# TASK DESCRIPTION
List each line below that contains the string "tile", copying every such line in full. Case counts, so match only that exact capitalization.

(Dataset rows)
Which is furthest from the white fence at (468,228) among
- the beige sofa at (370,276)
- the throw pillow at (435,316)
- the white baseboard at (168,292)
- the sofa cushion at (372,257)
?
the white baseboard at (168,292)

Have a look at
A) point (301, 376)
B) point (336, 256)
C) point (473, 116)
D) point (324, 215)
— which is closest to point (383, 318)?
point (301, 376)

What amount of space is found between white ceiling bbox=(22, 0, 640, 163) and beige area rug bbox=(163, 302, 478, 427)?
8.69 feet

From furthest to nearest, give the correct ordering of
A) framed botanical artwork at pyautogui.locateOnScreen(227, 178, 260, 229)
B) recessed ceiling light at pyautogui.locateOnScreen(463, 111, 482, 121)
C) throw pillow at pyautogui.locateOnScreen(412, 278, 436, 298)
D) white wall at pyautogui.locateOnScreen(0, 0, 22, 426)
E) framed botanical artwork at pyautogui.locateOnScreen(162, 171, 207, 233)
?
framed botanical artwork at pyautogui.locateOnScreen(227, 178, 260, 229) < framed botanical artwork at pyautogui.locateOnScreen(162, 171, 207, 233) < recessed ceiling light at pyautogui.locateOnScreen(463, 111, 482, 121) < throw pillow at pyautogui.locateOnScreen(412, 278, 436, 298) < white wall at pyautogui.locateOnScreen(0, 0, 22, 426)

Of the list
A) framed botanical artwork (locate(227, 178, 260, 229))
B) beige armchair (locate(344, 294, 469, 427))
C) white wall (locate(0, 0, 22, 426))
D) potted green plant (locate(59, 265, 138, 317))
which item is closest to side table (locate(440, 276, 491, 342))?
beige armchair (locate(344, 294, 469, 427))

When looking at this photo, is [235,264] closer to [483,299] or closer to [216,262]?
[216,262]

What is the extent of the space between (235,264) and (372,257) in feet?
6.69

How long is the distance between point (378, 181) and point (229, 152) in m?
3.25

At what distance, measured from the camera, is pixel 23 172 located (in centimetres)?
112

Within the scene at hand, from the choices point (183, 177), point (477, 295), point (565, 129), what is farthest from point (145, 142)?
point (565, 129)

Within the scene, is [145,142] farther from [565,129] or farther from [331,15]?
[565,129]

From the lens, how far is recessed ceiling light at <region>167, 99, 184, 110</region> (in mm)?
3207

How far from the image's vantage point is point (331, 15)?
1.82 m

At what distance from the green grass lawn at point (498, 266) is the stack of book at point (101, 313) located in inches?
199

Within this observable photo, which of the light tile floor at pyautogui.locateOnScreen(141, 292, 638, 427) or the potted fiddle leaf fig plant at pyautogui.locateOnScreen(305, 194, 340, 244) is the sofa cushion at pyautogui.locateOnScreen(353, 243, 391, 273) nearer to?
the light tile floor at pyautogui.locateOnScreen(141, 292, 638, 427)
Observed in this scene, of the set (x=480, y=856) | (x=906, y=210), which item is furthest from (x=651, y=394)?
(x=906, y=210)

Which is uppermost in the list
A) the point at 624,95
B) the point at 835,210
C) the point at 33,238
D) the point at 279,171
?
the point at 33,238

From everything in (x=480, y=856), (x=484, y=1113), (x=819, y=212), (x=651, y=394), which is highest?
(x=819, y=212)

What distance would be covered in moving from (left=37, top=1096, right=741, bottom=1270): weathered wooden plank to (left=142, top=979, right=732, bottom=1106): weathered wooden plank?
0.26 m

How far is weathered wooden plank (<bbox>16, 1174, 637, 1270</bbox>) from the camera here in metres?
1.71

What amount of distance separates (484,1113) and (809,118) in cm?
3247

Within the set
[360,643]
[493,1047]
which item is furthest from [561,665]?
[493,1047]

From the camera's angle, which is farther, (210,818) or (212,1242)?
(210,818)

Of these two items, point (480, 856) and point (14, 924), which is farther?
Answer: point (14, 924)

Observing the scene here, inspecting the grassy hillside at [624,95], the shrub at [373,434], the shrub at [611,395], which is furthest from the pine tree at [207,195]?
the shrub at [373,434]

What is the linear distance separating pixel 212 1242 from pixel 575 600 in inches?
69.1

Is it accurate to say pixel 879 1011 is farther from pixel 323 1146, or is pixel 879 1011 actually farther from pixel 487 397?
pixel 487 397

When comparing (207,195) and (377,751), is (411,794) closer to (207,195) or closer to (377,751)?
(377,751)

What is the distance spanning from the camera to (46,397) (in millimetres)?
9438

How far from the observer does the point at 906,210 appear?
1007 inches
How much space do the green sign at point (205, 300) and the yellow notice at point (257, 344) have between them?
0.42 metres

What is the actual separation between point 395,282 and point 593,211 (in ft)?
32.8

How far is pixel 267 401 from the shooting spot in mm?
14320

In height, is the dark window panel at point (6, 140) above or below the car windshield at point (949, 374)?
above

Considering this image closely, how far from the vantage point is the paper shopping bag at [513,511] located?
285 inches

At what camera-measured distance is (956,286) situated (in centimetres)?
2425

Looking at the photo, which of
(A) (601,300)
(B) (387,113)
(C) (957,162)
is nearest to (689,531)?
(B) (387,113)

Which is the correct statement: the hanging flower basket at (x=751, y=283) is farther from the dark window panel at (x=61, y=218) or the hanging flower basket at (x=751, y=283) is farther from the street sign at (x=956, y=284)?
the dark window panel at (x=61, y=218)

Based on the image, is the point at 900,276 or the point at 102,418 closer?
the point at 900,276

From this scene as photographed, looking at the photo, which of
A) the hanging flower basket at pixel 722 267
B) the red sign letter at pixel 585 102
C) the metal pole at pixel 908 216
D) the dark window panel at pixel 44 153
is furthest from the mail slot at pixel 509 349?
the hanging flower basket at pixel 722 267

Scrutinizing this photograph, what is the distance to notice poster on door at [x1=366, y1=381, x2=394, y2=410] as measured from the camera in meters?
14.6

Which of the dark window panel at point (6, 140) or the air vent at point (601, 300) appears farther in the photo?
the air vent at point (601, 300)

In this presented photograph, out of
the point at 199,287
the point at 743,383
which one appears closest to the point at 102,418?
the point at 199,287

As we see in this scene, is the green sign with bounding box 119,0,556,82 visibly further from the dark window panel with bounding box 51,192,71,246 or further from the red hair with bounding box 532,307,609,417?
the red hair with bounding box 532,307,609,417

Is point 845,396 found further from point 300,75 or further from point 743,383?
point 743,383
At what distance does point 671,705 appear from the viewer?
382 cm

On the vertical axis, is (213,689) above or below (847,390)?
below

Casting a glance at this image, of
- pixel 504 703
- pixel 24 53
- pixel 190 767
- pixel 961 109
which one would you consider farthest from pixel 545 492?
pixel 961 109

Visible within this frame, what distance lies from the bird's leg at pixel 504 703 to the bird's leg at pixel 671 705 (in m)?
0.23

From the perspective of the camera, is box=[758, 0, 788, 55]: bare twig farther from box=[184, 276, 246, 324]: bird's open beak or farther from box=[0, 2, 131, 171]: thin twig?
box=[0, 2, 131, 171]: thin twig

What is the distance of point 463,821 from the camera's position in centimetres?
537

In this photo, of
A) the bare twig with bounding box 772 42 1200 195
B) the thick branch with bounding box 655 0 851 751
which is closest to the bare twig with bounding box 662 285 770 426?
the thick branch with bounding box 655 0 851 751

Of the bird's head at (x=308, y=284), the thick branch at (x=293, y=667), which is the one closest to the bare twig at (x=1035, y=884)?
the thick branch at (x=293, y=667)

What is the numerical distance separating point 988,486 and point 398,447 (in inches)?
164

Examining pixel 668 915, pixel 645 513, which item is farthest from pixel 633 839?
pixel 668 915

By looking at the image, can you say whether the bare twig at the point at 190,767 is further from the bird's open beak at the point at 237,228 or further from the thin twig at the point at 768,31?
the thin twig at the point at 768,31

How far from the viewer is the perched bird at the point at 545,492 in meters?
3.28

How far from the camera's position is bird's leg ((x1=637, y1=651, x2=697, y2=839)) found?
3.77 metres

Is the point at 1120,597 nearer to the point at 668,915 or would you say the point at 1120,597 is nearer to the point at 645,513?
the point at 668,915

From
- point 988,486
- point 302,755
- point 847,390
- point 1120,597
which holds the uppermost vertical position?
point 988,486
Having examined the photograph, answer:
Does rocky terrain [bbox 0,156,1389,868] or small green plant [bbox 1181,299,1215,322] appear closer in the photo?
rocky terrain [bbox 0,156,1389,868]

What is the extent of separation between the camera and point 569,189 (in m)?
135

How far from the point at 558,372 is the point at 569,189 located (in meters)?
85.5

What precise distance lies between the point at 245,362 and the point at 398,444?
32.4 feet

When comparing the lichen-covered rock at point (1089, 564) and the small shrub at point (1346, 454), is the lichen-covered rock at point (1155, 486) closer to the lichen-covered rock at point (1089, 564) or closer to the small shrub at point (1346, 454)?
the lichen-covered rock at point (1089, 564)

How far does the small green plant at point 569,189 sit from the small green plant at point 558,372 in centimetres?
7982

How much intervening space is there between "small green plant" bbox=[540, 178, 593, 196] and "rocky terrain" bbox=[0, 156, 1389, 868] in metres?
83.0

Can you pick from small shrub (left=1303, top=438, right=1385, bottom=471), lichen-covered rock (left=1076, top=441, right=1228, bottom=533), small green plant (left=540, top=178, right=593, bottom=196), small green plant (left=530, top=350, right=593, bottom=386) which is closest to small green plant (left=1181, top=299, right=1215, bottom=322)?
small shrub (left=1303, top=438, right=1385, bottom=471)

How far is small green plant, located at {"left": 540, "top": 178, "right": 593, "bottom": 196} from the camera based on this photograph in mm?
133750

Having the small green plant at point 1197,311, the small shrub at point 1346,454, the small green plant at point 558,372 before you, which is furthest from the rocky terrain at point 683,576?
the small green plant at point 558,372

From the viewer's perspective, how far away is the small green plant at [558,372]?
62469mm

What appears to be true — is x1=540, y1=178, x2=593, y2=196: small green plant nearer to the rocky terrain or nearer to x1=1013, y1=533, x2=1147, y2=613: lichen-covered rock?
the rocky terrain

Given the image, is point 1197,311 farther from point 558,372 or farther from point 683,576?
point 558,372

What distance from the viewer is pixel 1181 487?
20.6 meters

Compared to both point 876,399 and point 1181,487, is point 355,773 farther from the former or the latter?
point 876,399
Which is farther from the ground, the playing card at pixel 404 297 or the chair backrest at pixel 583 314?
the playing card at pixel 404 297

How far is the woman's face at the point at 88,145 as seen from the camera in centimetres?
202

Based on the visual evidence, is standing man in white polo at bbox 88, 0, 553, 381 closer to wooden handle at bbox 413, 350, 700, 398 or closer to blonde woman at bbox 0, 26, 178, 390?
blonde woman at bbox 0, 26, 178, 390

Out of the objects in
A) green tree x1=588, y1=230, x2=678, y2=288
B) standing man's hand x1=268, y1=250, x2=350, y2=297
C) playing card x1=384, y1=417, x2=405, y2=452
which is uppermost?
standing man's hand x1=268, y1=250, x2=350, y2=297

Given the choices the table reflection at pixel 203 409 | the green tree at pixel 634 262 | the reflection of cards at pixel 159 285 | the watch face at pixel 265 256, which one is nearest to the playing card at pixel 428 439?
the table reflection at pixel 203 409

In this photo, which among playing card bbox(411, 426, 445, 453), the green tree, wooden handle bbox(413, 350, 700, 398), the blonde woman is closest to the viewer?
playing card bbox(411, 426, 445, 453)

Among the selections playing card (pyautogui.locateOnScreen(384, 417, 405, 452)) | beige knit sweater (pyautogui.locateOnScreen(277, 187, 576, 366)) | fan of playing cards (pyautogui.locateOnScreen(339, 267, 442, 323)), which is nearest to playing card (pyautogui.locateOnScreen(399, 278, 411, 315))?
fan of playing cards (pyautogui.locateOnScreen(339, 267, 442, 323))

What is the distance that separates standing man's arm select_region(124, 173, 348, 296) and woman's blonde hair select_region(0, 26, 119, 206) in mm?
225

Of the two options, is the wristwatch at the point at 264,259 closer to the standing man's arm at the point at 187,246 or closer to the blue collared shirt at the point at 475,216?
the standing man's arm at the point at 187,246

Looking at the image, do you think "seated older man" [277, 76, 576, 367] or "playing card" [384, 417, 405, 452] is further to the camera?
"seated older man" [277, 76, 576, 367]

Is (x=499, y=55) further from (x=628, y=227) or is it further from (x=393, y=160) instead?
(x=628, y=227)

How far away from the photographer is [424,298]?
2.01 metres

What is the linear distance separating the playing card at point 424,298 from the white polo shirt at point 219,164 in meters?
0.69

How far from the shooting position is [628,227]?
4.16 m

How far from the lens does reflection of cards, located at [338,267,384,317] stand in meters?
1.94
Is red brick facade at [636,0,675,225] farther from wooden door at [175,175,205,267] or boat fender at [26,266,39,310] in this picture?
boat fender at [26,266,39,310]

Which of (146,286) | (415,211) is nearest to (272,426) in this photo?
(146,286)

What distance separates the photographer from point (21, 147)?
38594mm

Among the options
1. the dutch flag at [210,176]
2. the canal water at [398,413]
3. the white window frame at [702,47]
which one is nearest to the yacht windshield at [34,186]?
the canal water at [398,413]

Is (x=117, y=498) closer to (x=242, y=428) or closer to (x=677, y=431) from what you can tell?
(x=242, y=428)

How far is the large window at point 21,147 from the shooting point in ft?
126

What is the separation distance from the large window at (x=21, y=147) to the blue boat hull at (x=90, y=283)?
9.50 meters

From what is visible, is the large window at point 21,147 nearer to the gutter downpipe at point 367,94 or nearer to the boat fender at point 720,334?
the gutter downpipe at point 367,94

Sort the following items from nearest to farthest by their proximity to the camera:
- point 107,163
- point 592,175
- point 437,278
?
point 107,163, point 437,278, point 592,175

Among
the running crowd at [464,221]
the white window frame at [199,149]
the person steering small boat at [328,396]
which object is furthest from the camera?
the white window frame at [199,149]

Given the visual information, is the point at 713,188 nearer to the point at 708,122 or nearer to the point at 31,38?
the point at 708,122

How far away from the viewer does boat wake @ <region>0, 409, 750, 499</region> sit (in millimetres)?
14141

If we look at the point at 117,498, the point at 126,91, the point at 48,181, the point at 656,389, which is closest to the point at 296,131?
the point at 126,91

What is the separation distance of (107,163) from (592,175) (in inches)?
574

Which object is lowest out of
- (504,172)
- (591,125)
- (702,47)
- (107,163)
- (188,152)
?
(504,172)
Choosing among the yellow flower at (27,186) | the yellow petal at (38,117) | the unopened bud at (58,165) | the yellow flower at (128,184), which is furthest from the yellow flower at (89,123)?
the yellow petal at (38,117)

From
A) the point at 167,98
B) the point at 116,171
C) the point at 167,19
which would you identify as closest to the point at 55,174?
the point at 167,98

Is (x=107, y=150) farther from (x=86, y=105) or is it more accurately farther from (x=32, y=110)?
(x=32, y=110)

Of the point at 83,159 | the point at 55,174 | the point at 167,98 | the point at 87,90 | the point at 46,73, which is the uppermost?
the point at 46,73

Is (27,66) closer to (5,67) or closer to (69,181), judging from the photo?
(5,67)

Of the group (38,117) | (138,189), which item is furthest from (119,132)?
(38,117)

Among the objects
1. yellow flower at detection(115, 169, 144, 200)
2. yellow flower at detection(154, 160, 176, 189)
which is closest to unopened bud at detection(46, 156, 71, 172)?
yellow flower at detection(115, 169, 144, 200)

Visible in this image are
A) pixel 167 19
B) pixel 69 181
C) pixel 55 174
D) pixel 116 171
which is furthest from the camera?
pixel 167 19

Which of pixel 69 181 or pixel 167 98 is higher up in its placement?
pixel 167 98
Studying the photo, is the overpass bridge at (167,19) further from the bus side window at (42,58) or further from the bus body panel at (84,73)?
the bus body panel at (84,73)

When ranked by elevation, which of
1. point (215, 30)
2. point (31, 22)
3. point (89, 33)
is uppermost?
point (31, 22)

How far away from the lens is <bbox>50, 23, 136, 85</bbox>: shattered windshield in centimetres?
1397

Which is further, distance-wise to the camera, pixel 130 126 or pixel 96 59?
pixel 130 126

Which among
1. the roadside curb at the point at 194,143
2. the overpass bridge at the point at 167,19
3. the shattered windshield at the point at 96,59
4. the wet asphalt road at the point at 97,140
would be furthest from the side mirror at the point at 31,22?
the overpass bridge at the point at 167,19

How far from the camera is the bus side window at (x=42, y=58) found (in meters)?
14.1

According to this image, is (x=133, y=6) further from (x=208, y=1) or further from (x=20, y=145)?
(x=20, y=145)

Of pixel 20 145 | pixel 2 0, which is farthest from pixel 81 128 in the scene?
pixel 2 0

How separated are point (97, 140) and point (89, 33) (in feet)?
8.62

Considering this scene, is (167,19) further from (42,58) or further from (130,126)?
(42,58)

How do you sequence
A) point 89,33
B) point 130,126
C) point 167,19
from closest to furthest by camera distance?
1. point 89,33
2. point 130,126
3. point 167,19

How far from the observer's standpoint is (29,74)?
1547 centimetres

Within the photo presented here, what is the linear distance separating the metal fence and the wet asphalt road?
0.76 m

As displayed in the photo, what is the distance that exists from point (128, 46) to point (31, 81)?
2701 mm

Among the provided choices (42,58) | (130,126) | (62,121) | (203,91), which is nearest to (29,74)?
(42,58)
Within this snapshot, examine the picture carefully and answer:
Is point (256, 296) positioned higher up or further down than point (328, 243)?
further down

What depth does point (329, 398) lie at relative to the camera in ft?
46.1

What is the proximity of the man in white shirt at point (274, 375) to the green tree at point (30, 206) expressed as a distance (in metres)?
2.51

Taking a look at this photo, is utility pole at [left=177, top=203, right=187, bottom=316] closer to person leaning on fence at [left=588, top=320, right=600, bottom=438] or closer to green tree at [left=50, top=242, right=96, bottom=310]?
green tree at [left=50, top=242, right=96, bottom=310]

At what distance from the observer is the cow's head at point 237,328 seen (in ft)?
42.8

# WRITTEN ANSWER
Within this observable photo, which of the light tile floor at pyautogui.locateOnScreen(141, 292, 638, 427) or the potted fiddle leaf fig plant at pyautogui.locateOnScreen(305, 194, 340, 244) is the sofa cushion at pyautogui.locateOnScreen(353, 243, 391, 273) nearer to?
the light tile floor at pyautogui.locateOnScreen(141, 292, 638, 427)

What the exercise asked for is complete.